Excerpt:
════════

Mary French and Her Mortal Fight with Colon Cancer
Detection
In the summer of 2019, my mother developed a fever with chronic diarrhea and a sort of burn in her upper abdomen. The symptoms eventually led to dehydration, delirium, and emergency room trips. She was given meds, put on an IV to treat the symptoms, and then sent home. Over the course of 2019, my mother anecdotally described feeling more tired and needing to nap for the first time in her life.
Without data or an in-depth understanding of her reality, I would validate her saying I love naps so that she wouldn’t feel bad about her new need for them (and I really do love naps).
Nearly 9 months later, on March 7, 2020, my mother went for her annual checkup with her primary care doctor, who did all the standard tests and gave mom two thumbs up.
Within a week, she started a fever and diarrhea as COVID escalated. She was told that if she had no trouble breathing to stay home. Eleven days of fever later, a bulge appeared in her abdomen so she went back to the hospital only this time she couldn’t have any visitors. She was admitted to the non-COVID wing, but after her allergies kicked in, she was moved to the COVID area. After nearly two weeks in the hospital which consisted of two COVID tests, two CT scans, and a colonoscopy biopsy, she was diagnosed with late-stage 3c colon cancer. Stage 3c means that cancer had spread to her lymph nodes but not other organs. In mom’s case, that meant 13 lymph nodes were removed. I had trouble getting over the fact that my mother had gone to the hospital with nearly identical symptoms in 2019 without any root cause analysis.
I also struggled with the lack of detection from mom’s primary doctor visit days before her colon cancer fever and weeks before she was diagnosed with late-stage colon cancer.
Was The Healthcare System Implemented For Acute Symptoms?
Do we only go annually or when we have acute symptoms? Is the healthcare system prepared to spend money on care based on historical consumer health data? I started researching possible earlier detection methods and found a high correlation between resting heart rate and colon cancer.

════════

Extracted data:

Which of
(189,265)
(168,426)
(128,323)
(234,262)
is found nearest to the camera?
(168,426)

════════

Questions:
(A) In the colon cancer account, how many lymph nodes were removed from the mother?
(B) Continue the account of the mother's fight with colon cancer, picking up after its final sentence.
The items are separate material with no connection to the text.

Task-by-task results:
(A) 13

(B)
I realized that when we go to the doctors, they take a one-time not-at-rest heart rate snapshot at best once a year. A heart rate recorded annually is near useless with no context. How could I have detected a slowly increasing heart rate at rest? I could have bought mom a $100 fitness watch and remotely monitored her activity, sleep, and heart rate.
Related: Monitor Your Resting Heart Rate Using LLIF Software
Simply put, a $100 investment with automated monitoring could likely have helped to detect my mom’s colon cancer at an earlier stage, leading to a better outcome and lower healthcare costs.
Our LLIF goal is to identify deviations from normal over short or long periods and alert our members and their loved ones to reach out to their doctors for earlier detection, hopefully before an abdominal bulge appears.
After my mom’s surgery, she started oral chemo, which resulted in severe diarrhea and delirium again, and more IV hydration treatments that led to swollen feet and sores.
Doctors told us that chemo would only improve her survival rate by 7 percent, but when I questioned them about the time period and whether it was 7% of X% or absolutely 7%, I was told they were not good at math.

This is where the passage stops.